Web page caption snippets
[Start of Attachment]
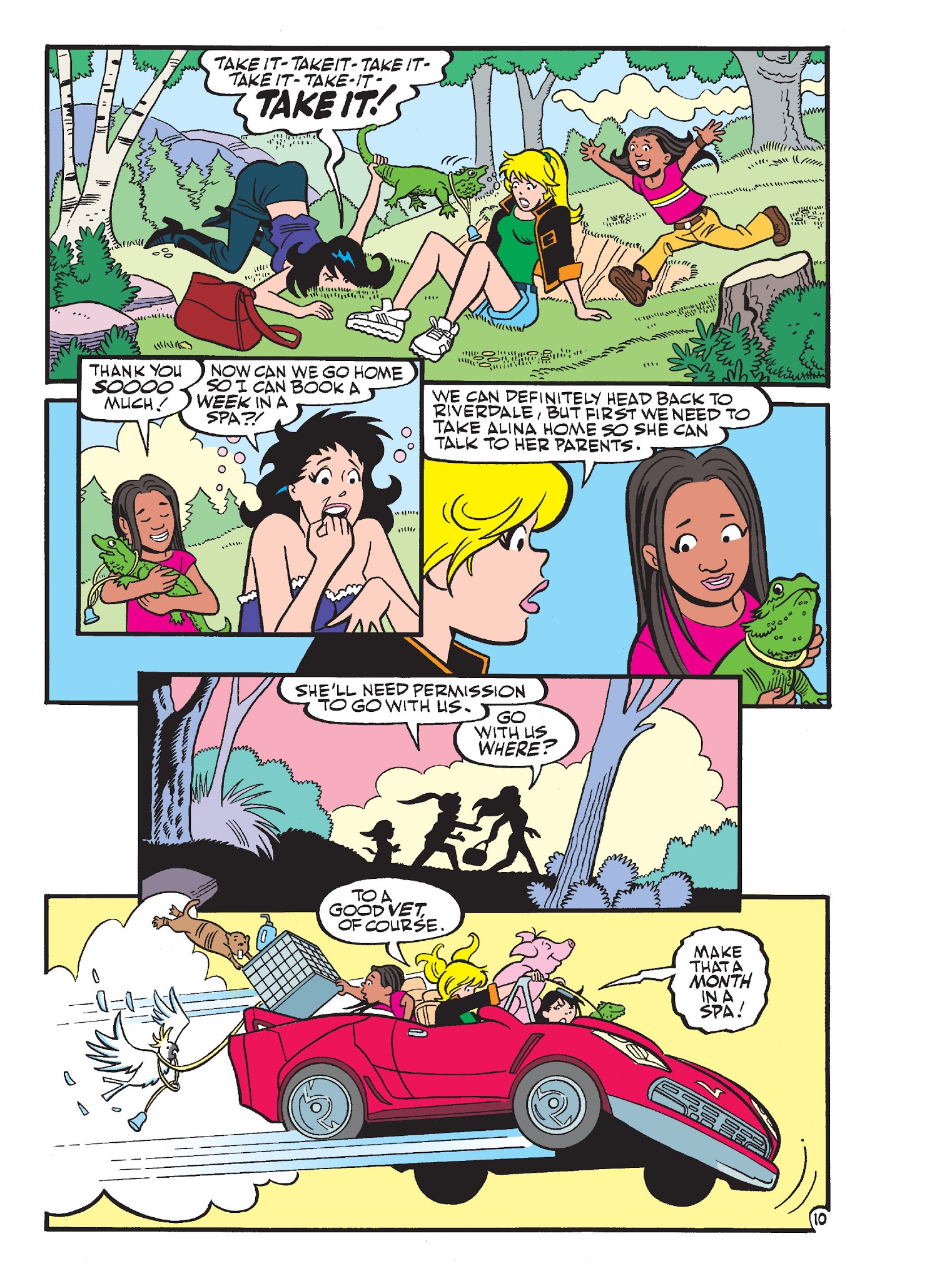 Read online Betty and Veronica Double Digest comic -  Issue #250 - 11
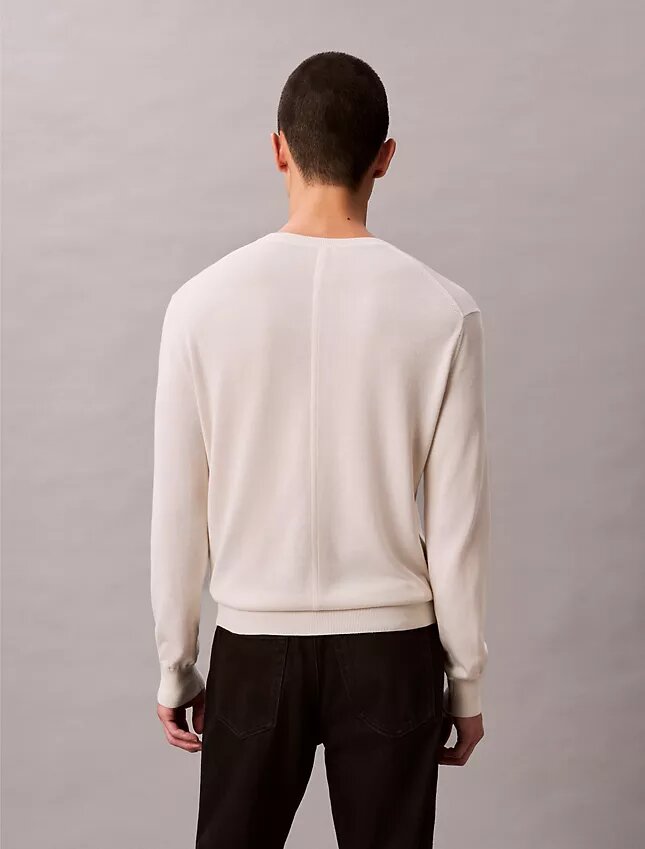 Maglione classico in cotone Supima Maglione classico in cotone Supima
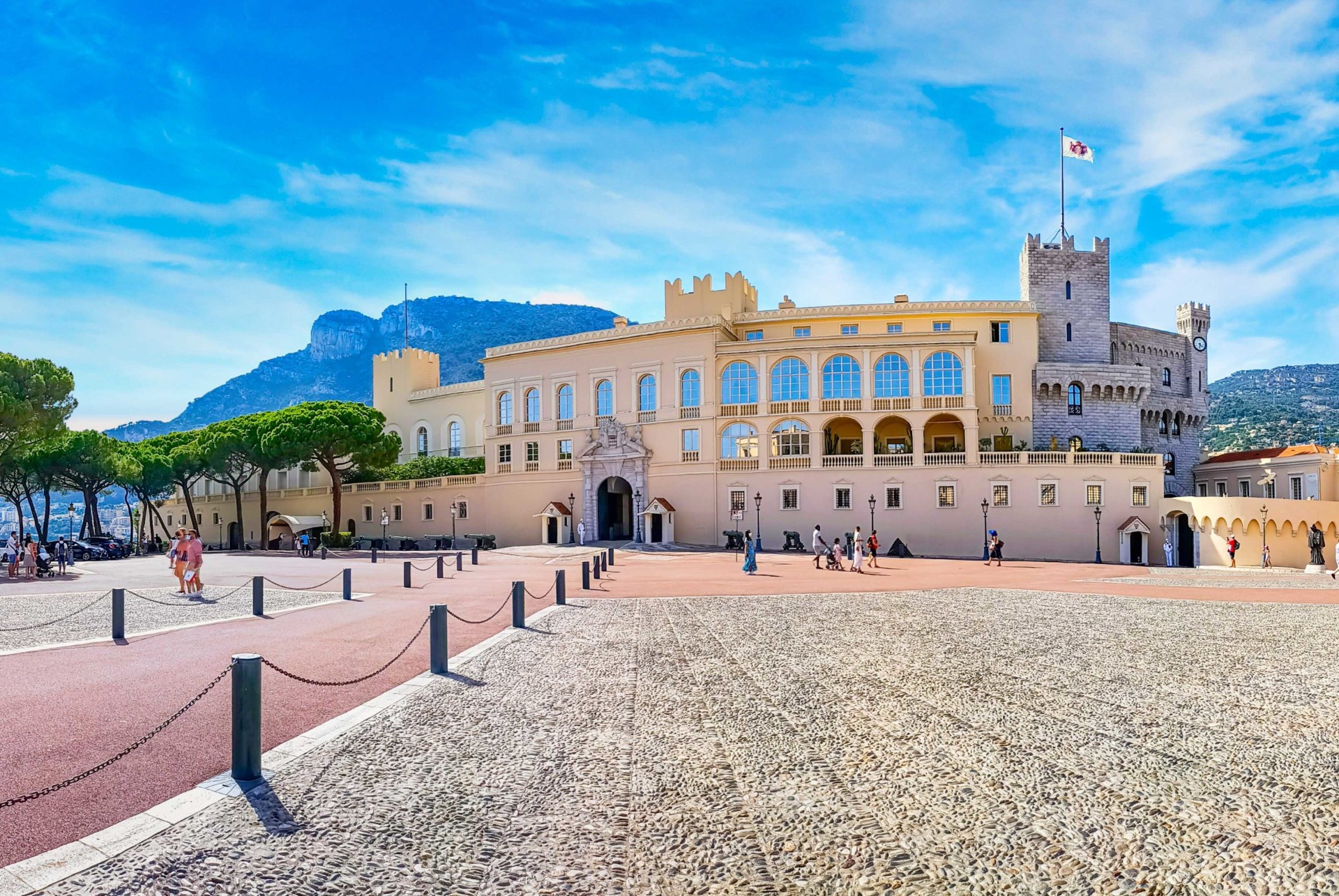 The Prince's Palace, Monaco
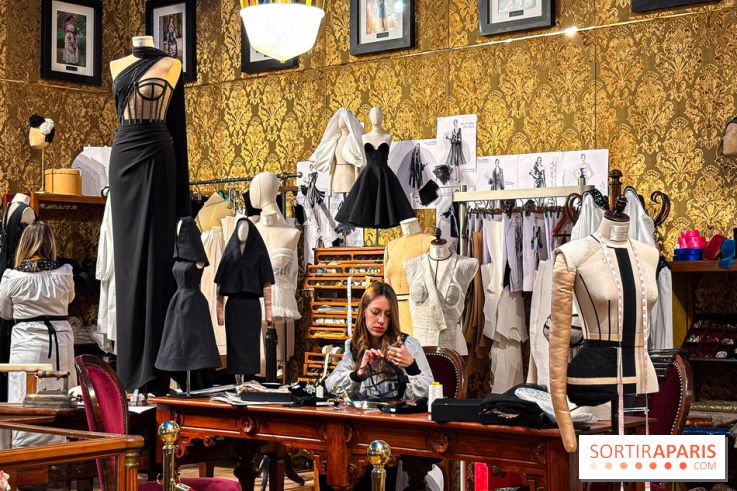 Dolce&Gabbana : l'exposition mode spectaculaire fait escale à Paris, au Grand Palais  - IMG 6408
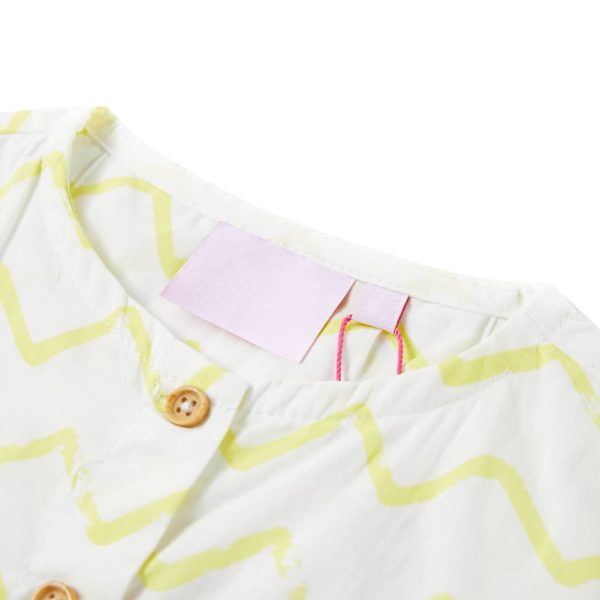 T-shirt infantil cor cru 104 – Image 3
[End of Attachment]
### Task to carry out
Because pictures are not wanted, give every entry above again exactly without them.

### Task solution
 Read online Betty and Veronica Double Digest comic -  Issue #250 - 11
 Maglione classico in cotone Supima Maglione classico in cotone Supima
 The Prince's Palace, Monaco
 Dolce&Gabbana : l'exposition mode spectaculaire fait escale à Paris, au Grand Palais  - IMG 6408
 T-shirt infantil cor cru 104 – Image 3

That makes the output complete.